-- TEXT SEGMENT --
*** Begin section ***
The new study began with an insight stemming from years of work on a different flatworm, the planarian, in Newmark's lab. Collins thought that schistosomes might make use of the same kinds of stem cells (called neoblasts in planarians) that allow planarians to regenerate new body parts and organs from even tiny fragments of living tissue.
"It just stood to reason that since schistosomes, like planaria, live so long that they must have a comparable type of system," Collins said. "And since these flatworms are related, it made sense that they would have similar types of cells. But it had never been shown."
In a series of experiments, Collins found that the schistosomes were loaded with proliferating cells that looked and behaved like planarian neoblasts, the cells that give them their amazing powers of regeneration. Like neoblasts, the undifferentiated cells in the schistosomes lived in the mesenchyme, a kind of loose connective tissue that surrounds the organs. And like neoblasts, these cells duplicated their DNA and divided to form two "daughter" cells, one of which copied its DNA again, a process that normally precedes cell division.
*** End section ***
-- LIST OF TASKS --
a: Set down the stretch of the schistosome stem-cell passage from "In a series" through "precedes cell division.", word for word.
b: Answer these questions from the schistosome stem-cell passage:
(i) What are the stem cells in planarians called?
(ii) In which tissue did the undifferentiated cells in the schistosomes live?
(iii) In whose lab was the earlier work on planarians done?
c: Extend the schistosome stem-cell passage, starting after its final sentence.

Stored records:
*** Begin section ***
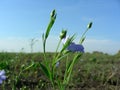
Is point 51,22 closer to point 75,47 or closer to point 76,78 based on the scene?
point 75,47

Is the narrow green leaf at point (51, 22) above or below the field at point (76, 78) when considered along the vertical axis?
above

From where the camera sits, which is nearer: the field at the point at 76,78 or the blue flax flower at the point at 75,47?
the blue flax flower at the point at 75,47

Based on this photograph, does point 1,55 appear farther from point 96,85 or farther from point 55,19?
point 55,19

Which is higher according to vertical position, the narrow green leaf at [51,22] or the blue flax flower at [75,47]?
the narrow green leaf at [51,22]

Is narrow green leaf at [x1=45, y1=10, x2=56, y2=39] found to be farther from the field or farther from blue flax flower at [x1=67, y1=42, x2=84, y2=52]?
the field

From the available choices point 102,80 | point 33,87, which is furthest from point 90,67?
point 33,87

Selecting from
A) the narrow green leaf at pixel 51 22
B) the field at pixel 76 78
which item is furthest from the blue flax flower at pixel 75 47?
the field at pixel 76 78

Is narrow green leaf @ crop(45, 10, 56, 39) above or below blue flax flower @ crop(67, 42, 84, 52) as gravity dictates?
above

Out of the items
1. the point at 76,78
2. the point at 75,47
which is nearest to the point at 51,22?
the point at 75,47

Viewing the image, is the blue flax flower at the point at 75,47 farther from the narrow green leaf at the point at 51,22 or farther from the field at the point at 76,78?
the field at the point at 76,78

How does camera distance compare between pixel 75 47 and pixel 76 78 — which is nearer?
pixel 75 47

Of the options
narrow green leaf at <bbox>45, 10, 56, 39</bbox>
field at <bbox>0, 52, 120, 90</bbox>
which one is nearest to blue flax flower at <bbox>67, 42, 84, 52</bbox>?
narrow green leaf at <bbox>45, 10, 56, 39</bbox>
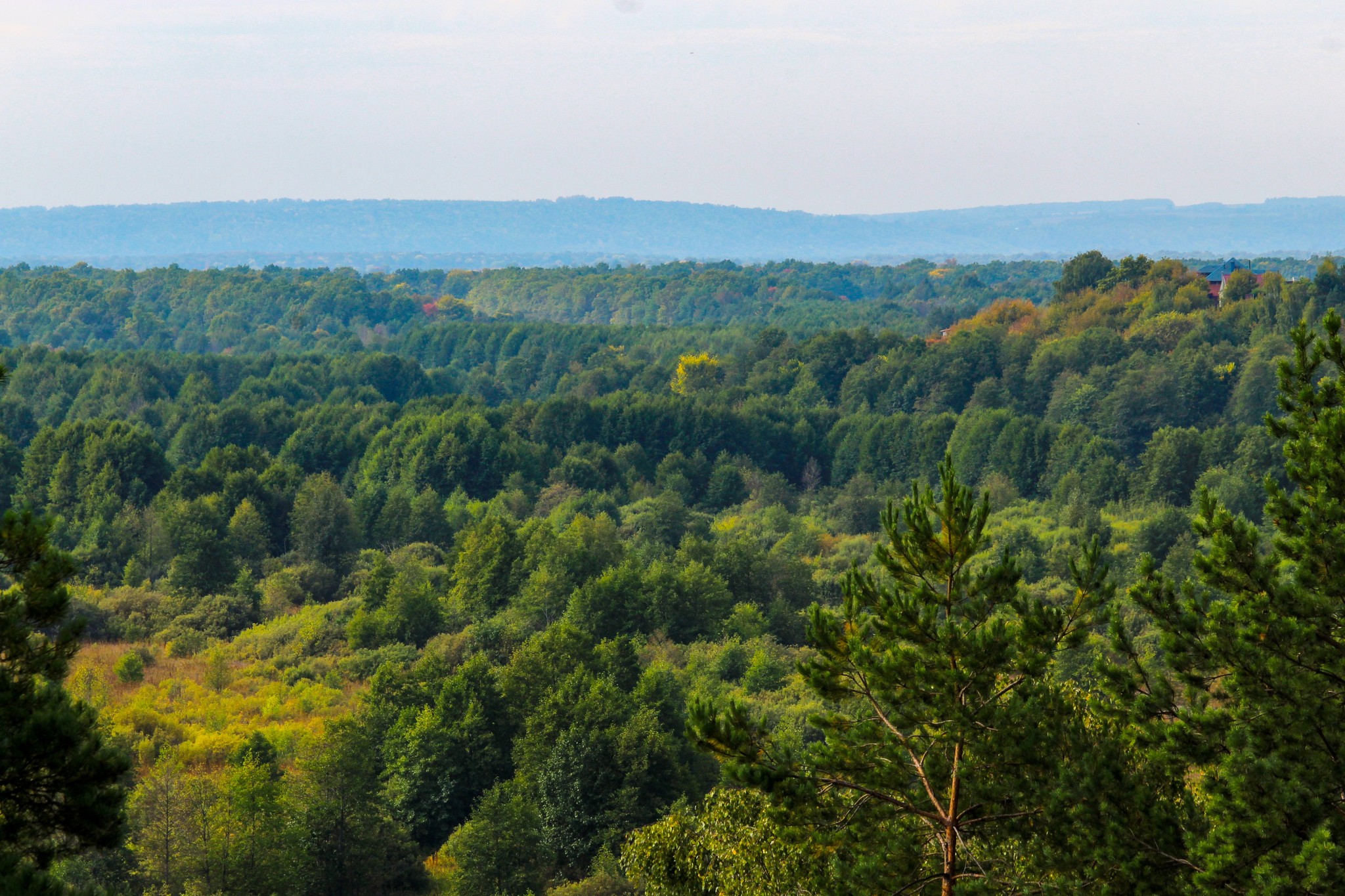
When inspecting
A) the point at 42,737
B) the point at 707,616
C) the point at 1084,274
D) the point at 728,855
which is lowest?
the point at 707,616

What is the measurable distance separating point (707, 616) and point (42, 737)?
133 feet

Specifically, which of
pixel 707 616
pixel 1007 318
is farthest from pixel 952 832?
pixel 1007 318

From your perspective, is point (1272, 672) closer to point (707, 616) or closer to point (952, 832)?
point (952, 832)

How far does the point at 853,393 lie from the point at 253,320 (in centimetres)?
11504

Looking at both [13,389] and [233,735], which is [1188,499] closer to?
[233,735]

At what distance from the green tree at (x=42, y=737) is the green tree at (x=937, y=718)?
22.2ft

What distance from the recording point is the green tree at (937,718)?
15297 millimetres

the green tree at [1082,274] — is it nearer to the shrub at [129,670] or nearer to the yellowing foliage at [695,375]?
the yellowing foliage at [695,375]

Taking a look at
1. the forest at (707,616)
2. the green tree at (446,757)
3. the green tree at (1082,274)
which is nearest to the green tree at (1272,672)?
the forest at (707,616)

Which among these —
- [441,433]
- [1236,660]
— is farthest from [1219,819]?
[441,433]

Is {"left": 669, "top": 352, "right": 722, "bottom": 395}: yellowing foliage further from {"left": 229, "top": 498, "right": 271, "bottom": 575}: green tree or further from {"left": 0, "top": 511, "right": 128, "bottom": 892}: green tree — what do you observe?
{"left": 0, "top": 511, "right": 128, "bottom": 892}: green tree

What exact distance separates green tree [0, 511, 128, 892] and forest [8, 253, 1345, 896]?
0.16 ft

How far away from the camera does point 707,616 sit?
53.0 m

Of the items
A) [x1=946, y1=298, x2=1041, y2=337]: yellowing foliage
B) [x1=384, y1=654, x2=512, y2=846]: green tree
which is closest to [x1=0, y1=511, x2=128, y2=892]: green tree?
[x1=384, y1=654, x2=512, y2=846]: green tree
*** End section ***
-- ANSWERS TO THE EXERCISE --
a:
In a series of experiments, Collins found that the schistosomes were loaded with proliferating cells that looked and behaved like planarian neoblasts, the cells that give them their amazing powers of regeneration. Like neoblasts, the undifferentiated cells in the schistosomes lived in the mesenchyme, a kind of loose connective tissue that surrounds the organs. And like neoblasts, these cells duplicated their DNA and divided to form two "daughter" cells, one of which copied its DNA again, a process that normally precedes cell division.

b:
(i) Neoblasts.
(ii) The mesenchyme, a kind of loose connective tissue that surrounds the organs.
(iii) Newmark's lab.

c:
"Stem cells do two things," Newmark said. "They divide to make more stem cells and they give rise to cells that can differentiate."
Collins had labeled the cells with fluorescent markers. This allowed him to watch how they behaved. He noted that over the course of a few days, some of the labeled cells migrated into the gut or muscle, to become part of those tissues.
"We label the cells when they're born and then we see what they grow up to become," Collins said. "This is not conclusive evidence that these cells are equivalent to the planarian neoblasts, but it is consistent with the hypothesis that they are."